Soigner avec dignité : le Gabon face au défi de l’éthique médicale
Libreville, Vendredi 3 Avril 2026 (Infos Gabon) – À Libreville, l’heure n’est plus seulement aux diagnostics médicaux, mais à un examen de conscience collectif.
En lançant un séminaire national consacré à l’éthique et à la déontologie en milieu médical, le vice-président du gouvernement Hermann Immongault place au cœur du débat une question fondamentale : peut-on parler de système de santé performant sans une culture irréprochable de l’éthique ?
Réunis depuis le 30 mars 2026 autour du thème « Améliorer l’accueil et la qualité des soins comme priorité nationale », professionnels de santé, experts, juristes, représentants de l’administration publique et privée, ainsi que des acteurs de la société civile, sont appelés à réfléchir au sens même de leur mission. Car au-delà des infrastructures, des équipements et des réformes techniques, c’est bien la relation entre le soignant et le patient qui fonde la crédibilité d’un système de santé.
L’ambition affichée par les autorités est claire : faire émerger de ces travaux une feuille de route nationale intégrant pleinement les principes d’éthique et de déontologie dans la politique de santé. Une orientation qui traduit une prise de conscience : la qualité des soins ne se mesure pas uniquement à l’efficacité des traitements, mais aussi à la dignité avec laquelle les patients sont accueillis, écoutés et accompagnés.

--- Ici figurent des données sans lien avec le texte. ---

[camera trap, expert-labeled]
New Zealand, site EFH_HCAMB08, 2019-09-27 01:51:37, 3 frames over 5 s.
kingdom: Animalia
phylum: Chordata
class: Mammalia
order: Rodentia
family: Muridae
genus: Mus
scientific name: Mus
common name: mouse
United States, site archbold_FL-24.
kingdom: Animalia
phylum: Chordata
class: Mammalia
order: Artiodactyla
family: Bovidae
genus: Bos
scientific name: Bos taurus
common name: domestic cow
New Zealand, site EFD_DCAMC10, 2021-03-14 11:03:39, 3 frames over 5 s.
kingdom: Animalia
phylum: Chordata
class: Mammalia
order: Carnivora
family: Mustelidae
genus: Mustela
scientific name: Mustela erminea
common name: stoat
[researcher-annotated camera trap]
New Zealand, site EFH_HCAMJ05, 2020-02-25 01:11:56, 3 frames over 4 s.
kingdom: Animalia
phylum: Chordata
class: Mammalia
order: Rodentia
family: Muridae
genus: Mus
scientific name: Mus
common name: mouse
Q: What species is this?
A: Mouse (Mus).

Pour la ministre de la Santé, Elsa Nkana Josèphine Ayo, ce rendez-vous ne doit en aucun cas se réduire à un exercice formel. Il s’agit d’un moment de vérité, un appel à la responsabilité individuelle et collective des professionnels du secteur. Derrière ses propos se dessine une exigence : replacer l’humain au centre du soin, dans un environnement où les dérives, les négligences ou les manquements éthiques peuvent avoir des conséquences dramatiques.
Car la réalité est connue, bien au-delà des frontières gabonaises. Dans de nombreux systèmes de santé, la défiance des populations ne naît pas uniquement du manque de moyens, mais aussi du sentiment d’abandon, d’irrespect ou d’injustice. Un mauvais accueil, une parole déplacée, une absence d’écoute peuvent suffire à briser la confiance, pourtant essentielle à toute démarche thérapeutique.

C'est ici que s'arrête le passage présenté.